● **TASK OBJECTIVE**:
Entries follow. Give back exactly the lines starting at the one containing "United States, site 76, 2014-08-07 19:52:25." and ending at the one containing "A: Cow (Bos taurus).", and no other lines.

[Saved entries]
****************
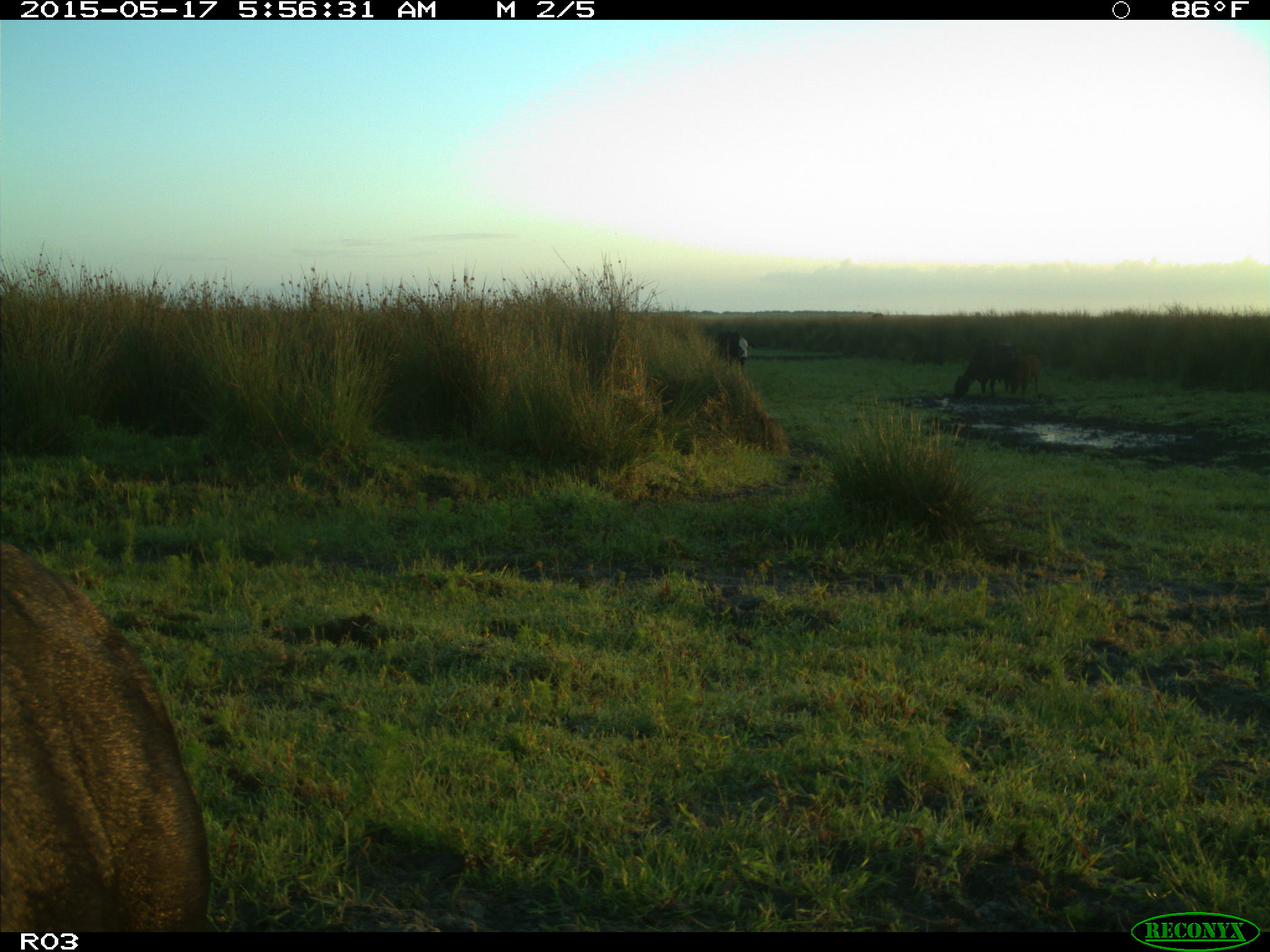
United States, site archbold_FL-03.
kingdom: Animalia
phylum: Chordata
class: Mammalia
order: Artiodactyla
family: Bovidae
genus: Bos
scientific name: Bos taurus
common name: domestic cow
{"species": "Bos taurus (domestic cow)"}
****************
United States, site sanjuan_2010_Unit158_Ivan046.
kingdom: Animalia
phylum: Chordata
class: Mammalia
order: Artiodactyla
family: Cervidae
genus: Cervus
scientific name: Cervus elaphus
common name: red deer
****************
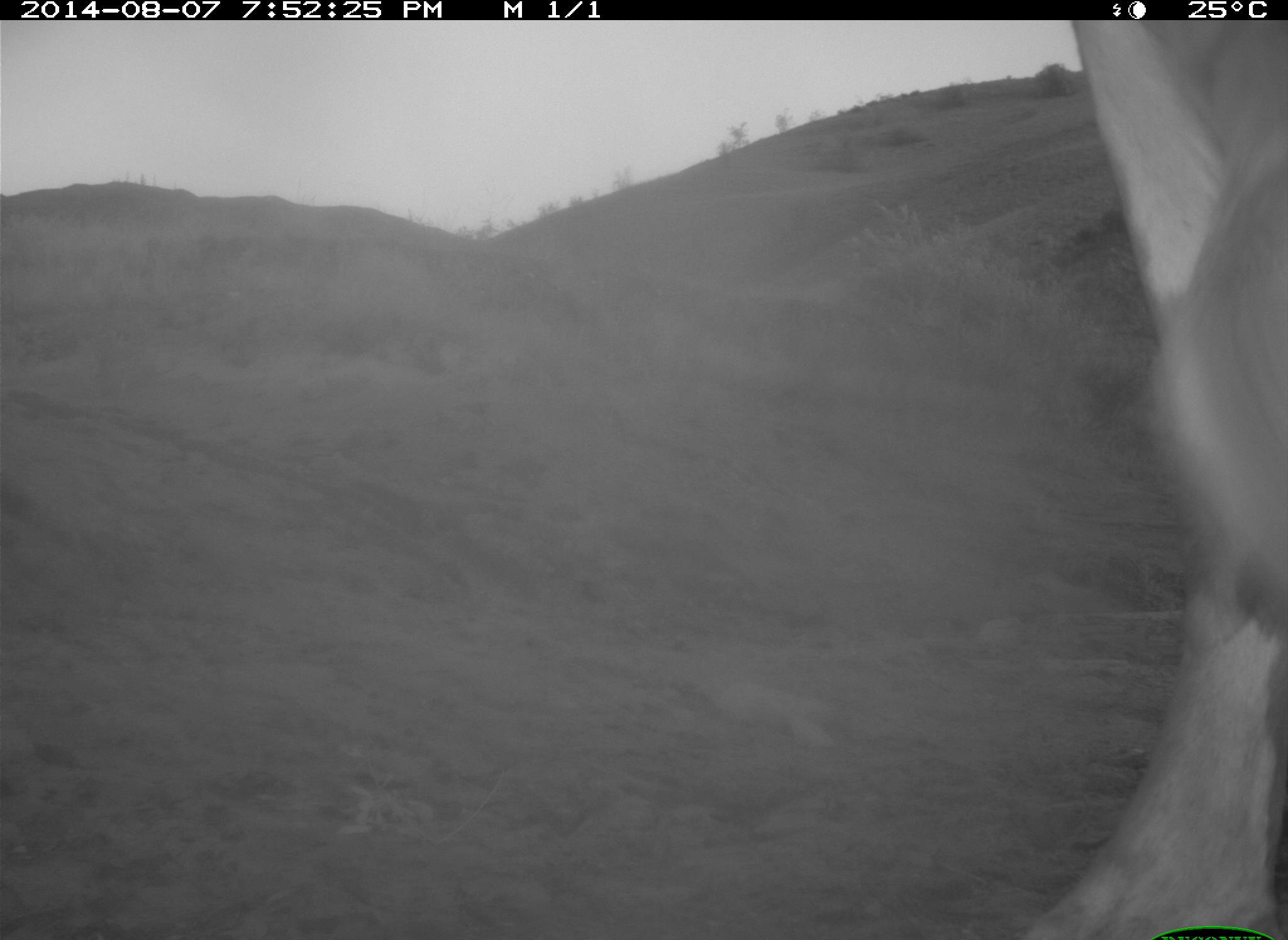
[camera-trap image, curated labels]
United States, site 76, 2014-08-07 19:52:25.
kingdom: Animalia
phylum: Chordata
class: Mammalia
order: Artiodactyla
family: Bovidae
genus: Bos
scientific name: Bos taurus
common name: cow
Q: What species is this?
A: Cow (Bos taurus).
****************
● **EXERCISE RESPONSE**:
United States, site 76, 2014-08-07 19:52:25.
kingdom: Animalia
phylum: Chordata
class: Mammalia
order: Artiodactyla
family: Bovidae
genus: Bos
scientific name: Bos taurus
common name: cow
Q: What species is this?
A: Cow (Bos taurus).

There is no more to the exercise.